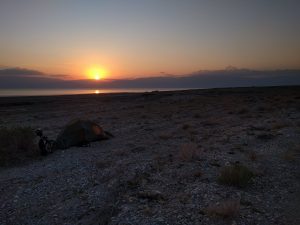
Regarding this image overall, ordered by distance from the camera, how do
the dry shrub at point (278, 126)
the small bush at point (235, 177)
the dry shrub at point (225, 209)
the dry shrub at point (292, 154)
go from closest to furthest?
the dry shrub at point (225, 209) → the small bush at point (235, 177) → the dry shrub at point (292, 154) → the dry shrub at point (278, 126)

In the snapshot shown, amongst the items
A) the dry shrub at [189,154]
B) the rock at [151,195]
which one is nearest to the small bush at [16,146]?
the dry shrub at [189,154]

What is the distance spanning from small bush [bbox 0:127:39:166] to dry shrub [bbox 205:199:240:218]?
10.7 meters

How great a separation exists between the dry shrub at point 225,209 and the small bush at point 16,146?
35.1ft

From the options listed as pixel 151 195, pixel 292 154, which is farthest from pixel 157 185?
pixel 292 154

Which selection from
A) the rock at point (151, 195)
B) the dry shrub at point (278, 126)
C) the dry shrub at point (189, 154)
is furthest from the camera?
the dry shrub at point (278, 126)

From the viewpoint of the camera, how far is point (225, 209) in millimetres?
9156

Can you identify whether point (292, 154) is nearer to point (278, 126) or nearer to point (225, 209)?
point (225, 209)

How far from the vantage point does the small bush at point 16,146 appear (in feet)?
53.7

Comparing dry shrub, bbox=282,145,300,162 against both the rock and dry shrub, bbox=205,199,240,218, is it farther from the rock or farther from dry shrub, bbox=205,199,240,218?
the rock

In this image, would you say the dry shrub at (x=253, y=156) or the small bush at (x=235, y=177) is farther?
the dry shrub at (x=253, y=156)

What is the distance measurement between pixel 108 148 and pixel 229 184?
8.93 metres

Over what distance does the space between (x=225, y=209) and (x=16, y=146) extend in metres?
12.0

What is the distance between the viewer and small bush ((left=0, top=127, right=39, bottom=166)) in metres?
16.4

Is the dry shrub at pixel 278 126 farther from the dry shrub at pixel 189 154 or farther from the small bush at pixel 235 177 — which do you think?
the small bush at pixel 235 177
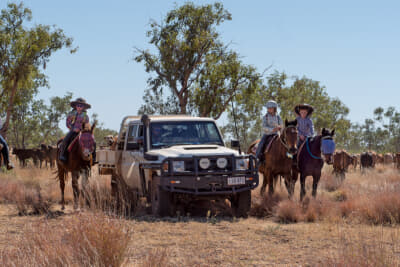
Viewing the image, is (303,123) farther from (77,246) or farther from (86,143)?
(77,246)

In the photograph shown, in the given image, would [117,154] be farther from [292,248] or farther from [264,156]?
[292,248]

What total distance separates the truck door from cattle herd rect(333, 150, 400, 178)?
1136 cm

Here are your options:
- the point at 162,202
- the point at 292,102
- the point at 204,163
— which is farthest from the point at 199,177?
the point at 292,102

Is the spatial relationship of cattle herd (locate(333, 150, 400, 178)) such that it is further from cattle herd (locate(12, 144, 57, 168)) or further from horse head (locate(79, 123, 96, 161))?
cattle herd (locate(12, 144, 57, 168))

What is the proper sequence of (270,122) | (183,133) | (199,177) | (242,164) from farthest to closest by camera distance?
(270,122) < (183,133) < (242,164) < (199,177)

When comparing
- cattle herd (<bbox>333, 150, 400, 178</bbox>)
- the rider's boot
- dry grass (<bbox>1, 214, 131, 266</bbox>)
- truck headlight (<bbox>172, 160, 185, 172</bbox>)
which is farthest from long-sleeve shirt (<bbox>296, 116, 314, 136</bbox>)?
cattle herd (<bbox>333, 150, 400, 178</bbox>)

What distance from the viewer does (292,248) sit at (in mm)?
7527

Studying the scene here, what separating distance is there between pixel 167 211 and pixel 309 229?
2.94m

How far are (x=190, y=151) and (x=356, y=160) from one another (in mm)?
30565

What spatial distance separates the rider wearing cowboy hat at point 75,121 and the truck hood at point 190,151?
8.47 ft

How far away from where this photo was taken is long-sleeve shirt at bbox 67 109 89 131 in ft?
41.7

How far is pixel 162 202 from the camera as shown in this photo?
10.4m

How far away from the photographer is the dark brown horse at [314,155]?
12.5 metres

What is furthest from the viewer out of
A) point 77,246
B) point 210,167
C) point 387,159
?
point 387,159
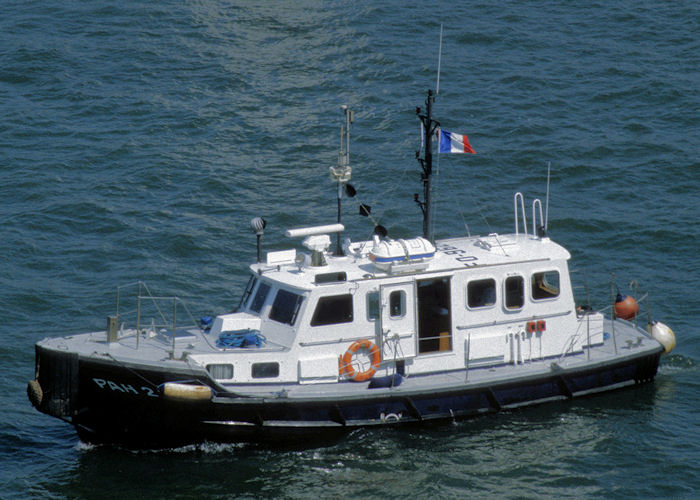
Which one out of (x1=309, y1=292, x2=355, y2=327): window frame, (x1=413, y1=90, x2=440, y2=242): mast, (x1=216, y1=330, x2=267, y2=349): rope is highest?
(x1=413, y1=90, x2=440, y2=242): mast

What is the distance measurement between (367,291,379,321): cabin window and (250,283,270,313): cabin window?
77.2 inches

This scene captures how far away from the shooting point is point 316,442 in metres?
19.6

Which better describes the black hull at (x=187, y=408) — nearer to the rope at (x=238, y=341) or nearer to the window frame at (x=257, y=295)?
the rope at (x=238, y=341)

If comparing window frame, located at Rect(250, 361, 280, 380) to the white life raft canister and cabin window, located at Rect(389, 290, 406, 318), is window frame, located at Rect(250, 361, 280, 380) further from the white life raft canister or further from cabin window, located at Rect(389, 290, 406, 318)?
the white life raft canister

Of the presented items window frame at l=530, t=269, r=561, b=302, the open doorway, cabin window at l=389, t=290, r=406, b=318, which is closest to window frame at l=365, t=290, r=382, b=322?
cabin window at l=389, t=290, r=406, b=318

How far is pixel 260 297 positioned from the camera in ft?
67.8

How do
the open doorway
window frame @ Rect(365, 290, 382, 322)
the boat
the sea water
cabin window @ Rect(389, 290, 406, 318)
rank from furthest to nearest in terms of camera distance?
the open doorway < cabin window @ Rect(389, 290, 406, 318) < window frame @ Rect(365, 290, 382, 322) < the sea water < the boat

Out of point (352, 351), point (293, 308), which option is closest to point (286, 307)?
point (293, 308)

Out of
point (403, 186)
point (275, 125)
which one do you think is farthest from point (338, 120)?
point (403, 186)

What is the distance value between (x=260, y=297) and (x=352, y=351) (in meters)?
2.12

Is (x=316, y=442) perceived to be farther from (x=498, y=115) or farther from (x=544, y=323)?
(x=498, y=115)

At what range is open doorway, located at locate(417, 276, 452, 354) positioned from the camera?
20.7 metres

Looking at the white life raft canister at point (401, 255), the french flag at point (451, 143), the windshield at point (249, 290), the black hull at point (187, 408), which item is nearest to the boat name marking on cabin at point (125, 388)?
the black hull at point (187, 408)

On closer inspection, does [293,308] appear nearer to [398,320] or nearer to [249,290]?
[249,290]
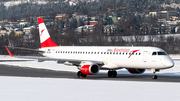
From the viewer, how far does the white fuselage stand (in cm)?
3706

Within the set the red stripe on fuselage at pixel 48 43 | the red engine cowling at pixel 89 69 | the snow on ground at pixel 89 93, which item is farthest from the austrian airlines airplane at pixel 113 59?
the snow on ground at pixel 89 93

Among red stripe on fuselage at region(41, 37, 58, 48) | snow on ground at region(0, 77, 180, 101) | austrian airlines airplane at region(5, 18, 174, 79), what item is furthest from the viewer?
red stripe on fuselage at region(41, 37, 58, 48)

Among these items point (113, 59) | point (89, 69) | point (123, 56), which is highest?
point (123, 56)

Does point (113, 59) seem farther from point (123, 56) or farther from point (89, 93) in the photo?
point (89, 93)

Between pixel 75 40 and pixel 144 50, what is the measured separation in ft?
372

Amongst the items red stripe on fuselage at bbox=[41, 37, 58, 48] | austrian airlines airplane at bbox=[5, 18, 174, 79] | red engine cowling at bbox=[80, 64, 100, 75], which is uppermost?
red stripe on fuselage at bbox=[41, 37, 58, 48]

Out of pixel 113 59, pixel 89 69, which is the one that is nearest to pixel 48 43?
pixel 89 69

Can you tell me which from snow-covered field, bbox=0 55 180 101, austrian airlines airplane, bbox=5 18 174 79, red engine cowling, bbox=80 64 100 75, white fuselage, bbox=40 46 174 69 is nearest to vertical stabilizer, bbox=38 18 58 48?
austrian airlines airplane, bbox=5 18 174 79

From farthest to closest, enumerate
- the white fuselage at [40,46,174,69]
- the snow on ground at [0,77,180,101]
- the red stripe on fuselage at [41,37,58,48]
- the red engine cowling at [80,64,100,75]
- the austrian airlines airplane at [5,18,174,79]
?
the red stripe on fuselage at [41,37,58,48], the red engine cowling at [80,64,100,75], the austrian airlines airplane at [5,18,174,79], the white fuselage at [40,46,174,69], the snow on ground at [0,77,180,101]

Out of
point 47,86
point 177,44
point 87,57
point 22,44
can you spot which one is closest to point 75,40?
point 22,44

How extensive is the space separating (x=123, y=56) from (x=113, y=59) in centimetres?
132

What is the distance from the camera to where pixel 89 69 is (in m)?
38.7

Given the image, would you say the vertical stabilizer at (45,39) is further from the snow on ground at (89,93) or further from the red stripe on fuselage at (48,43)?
the snow on ground at (89,93)

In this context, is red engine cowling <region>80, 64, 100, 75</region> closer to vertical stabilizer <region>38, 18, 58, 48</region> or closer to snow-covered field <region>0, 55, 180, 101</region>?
snow-covered field <region>0, 55, 180, 101</region>
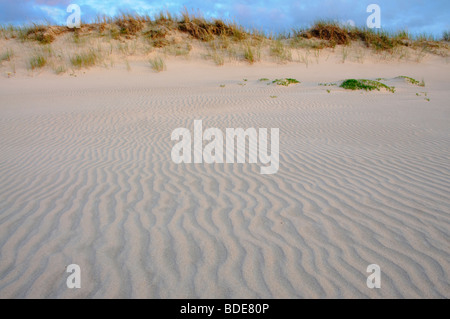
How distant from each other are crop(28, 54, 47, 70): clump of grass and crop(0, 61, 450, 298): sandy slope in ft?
36.2

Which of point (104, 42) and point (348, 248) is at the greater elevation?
point (104, 42)

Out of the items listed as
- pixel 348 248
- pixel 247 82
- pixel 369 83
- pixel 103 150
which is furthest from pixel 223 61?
pixel 348 248

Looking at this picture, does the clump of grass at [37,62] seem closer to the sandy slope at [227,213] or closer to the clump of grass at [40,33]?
the clump of grass at [40,33]

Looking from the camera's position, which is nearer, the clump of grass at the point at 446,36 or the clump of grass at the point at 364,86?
the clump of grass at the point at 364,86

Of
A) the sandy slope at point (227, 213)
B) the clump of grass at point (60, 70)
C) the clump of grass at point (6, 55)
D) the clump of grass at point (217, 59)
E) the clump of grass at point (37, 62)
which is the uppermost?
the clump of grass at point (217, 59)

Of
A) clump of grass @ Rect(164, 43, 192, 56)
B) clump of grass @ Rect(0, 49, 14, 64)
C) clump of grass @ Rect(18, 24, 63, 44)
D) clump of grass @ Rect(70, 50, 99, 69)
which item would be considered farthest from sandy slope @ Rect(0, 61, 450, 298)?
clump of grass @ Rect(18, 24, 63, 44)

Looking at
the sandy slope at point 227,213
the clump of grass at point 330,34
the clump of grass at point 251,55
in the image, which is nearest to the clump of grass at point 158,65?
the clump of grass at point 251,55

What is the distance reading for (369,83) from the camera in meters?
13.0

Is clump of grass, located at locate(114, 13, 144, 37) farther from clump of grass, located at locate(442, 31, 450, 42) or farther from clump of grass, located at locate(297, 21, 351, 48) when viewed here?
clump of grass, located at locate(442, 31, 450, 42)

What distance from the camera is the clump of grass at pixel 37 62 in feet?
53.7

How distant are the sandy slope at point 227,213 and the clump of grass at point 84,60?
10.5 metres

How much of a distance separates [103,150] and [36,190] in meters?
2.11

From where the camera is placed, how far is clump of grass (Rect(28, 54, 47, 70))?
1638 cm
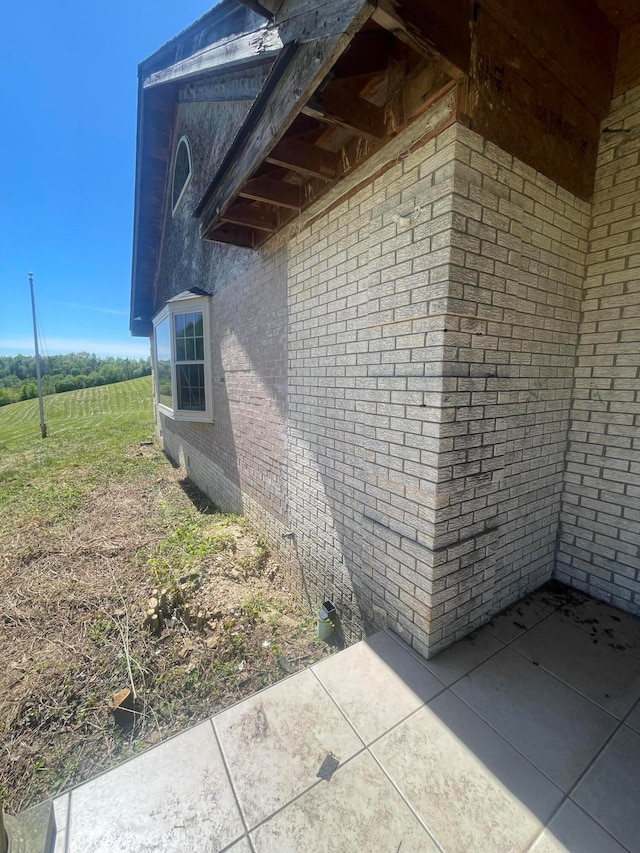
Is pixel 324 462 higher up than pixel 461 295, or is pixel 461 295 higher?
pixel 461 295

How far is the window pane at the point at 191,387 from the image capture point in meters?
6.07

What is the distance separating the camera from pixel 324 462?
2.87 m

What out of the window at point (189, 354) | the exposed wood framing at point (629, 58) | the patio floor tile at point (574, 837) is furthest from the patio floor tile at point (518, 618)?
the window at point (189, 354)

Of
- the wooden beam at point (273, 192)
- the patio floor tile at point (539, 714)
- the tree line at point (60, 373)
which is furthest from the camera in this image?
the tree line at point (60, 373)

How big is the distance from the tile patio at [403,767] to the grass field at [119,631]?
849 mm

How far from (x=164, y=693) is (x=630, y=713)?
275 centimetres

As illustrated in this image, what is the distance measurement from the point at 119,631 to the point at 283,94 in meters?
4.04

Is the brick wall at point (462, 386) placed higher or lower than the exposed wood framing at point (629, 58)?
lower

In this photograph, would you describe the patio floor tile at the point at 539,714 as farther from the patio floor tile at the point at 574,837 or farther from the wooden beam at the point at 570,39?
the wooden beam at the point at 570,39

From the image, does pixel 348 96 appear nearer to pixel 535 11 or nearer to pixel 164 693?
pixel 535 11

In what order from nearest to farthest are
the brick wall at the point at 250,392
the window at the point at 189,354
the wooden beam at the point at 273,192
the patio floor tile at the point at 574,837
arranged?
the patio floor tile at the point at 574,837, the wooden beam at the point at 273,192, the brick wall at the point at 250,392, the window at the point at 189,354

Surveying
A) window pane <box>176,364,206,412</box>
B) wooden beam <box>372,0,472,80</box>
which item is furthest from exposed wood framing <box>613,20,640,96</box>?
window pane <box>176,364,206,412</box>

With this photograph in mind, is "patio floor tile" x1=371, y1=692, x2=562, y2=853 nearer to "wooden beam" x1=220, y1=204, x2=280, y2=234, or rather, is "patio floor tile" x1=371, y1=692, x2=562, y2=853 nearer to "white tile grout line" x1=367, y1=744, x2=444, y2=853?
"white tile grout line" x1=367, y1=744, x2=444, y2=853

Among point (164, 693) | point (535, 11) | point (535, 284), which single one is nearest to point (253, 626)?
point (164, 693)
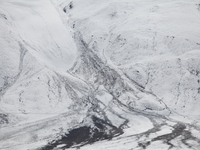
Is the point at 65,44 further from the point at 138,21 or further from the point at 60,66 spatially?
the point at 138,21

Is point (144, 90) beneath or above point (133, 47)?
beneath

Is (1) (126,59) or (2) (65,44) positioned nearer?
(1) (126,59)

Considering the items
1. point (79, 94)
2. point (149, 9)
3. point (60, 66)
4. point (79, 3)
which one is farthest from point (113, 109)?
point (79, 3)

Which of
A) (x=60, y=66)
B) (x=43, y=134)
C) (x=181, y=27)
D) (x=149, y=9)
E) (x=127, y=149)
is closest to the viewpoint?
(x=127, y=149)

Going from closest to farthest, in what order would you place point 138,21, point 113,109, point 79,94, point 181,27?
1. point 113,109
2. point 79,94
3. point 181,27
4. point 138,21

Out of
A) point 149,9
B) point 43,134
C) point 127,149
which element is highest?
point 149,9

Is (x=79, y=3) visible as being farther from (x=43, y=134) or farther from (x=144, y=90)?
(x=43, y=134)
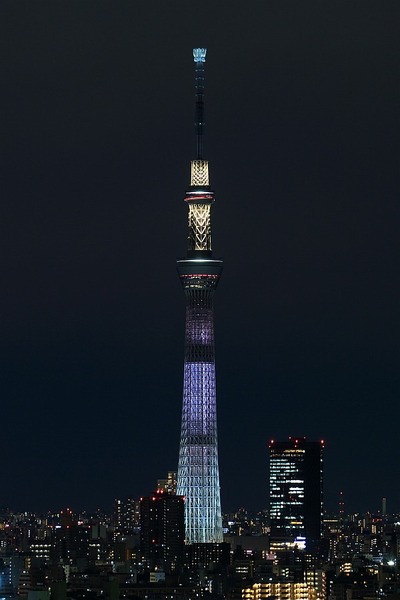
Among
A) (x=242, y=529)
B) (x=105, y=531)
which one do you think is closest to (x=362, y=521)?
(x=242, y=529)

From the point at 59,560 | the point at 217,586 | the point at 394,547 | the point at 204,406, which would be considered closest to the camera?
the point at 217,586

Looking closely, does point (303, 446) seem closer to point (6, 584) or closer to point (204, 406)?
point (204, 406)

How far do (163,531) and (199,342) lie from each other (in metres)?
8.80

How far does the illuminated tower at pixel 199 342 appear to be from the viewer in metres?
78.1

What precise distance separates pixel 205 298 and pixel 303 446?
27351mm

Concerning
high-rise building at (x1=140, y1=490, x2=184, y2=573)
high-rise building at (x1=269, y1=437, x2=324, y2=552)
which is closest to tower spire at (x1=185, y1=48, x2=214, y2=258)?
high-rise building at (x1=140, y1=490, x2=184, y2=573)

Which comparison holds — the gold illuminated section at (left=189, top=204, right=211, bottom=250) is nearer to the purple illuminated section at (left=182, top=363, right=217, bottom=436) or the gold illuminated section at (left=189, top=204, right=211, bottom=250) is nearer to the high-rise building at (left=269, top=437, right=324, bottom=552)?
the purple illuminated section at (left=182, top=363, right=217, bottom=436)

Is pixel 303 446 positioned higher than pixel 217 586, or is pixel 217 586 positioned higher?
pixel 303 446

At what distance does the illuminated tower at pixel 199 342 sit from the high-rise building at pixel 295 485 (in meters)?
24.1

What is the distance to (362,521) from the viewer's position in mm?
126938

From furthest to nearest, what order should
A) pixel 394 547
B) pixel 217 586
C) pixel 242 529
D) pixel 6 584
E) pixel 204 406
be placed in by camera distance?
pixel 242 529 → pixel 394 547 → pixel 204 406 → pixel 217 586 → pixel 6 584

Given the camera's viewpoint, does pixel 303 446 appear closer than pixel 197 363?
No

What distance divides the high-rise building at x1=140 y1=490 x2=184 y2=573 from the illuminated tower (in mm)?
1602

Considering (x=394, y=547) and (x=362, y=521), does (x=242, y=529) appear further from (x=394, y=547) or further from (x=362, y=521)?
(x=362, y=521)
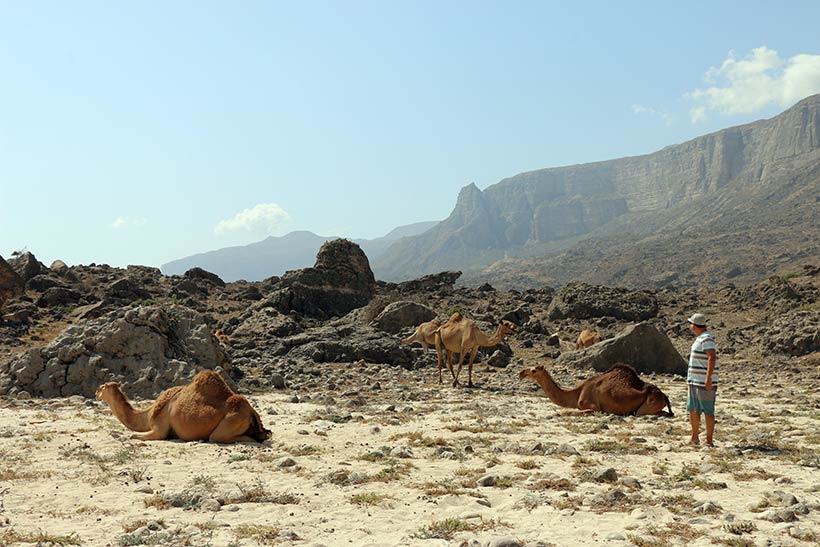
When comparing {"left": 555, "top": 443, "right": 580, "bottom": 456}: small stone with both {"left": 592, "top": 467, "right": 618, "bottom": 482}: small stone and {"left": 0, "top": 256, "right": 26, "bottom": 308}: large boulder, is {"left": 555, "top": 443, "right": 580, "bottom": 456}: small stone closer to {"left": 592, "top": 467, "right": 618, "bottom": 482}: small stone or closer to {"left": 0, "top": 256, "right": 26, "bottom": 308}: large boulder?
{"left": 592, "top": 467, "right": 618, "bottom": 482}: small stone

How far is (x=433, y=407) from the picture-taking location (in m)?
15.1

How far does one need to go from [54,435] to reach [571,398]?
30.2 feet

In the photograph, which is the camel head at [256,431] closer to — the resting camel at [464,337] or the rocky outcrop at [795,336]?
the resting camel at [464,337]

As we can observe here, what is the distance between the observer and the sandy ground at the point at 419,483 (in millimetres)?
6711

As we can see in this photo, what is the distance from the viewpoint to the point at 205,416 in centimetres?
1075

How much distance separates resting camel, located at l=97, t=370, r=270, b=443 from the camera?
10773 mm

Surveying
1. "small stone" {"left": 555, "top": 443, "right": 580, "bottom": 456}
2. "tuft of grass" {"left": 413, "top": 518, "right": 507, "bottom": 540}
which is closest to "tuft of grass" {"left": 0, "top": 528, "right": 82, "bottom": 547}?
"tuft of grass" {"left": 413, "top": 518, "right": 507, "bottom": 540}

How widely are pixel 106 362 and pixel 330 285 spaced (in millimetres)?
19783

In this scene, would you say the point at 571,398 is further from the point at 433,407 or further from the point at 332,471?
the point at 332,471

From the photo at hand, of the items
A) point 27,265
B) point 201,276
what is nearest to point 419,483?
point 27,265

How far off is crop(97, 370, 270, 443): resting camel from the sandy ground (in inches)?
12.1

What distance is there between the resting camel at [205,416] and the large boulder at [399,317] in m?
Result: 15.5

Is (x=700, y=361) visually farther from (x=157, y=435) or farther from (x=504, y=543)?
(x=157, y=435)

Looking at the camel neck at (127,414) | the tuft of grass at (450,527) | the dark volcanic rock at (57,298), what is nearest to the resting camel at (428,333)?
the camel neck at (127,414)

### Stated problem
Convert the entries from the start through the line containing "the dry shrub at point (225, 209) →" into a two-column CSV with columns "text" and "answer". Each entry gets one row, each field is quoted, line breaks become spaces, and the pictures are omitted.

### Complete answer
text,answer
"Regarding this image overall, ordered by distance from the camera, how do the dry shrub at point (278, 126) the small bush at point (235, 177) the dry shrub at point (225, 209) the dry shrub at point (292, 154) go from closest to furthest?","the dry shrub at point (225, 209) → the small bush at point (235, 177) → the dry shrub at point (292, 154) → the dry shrub at point (278, 126)"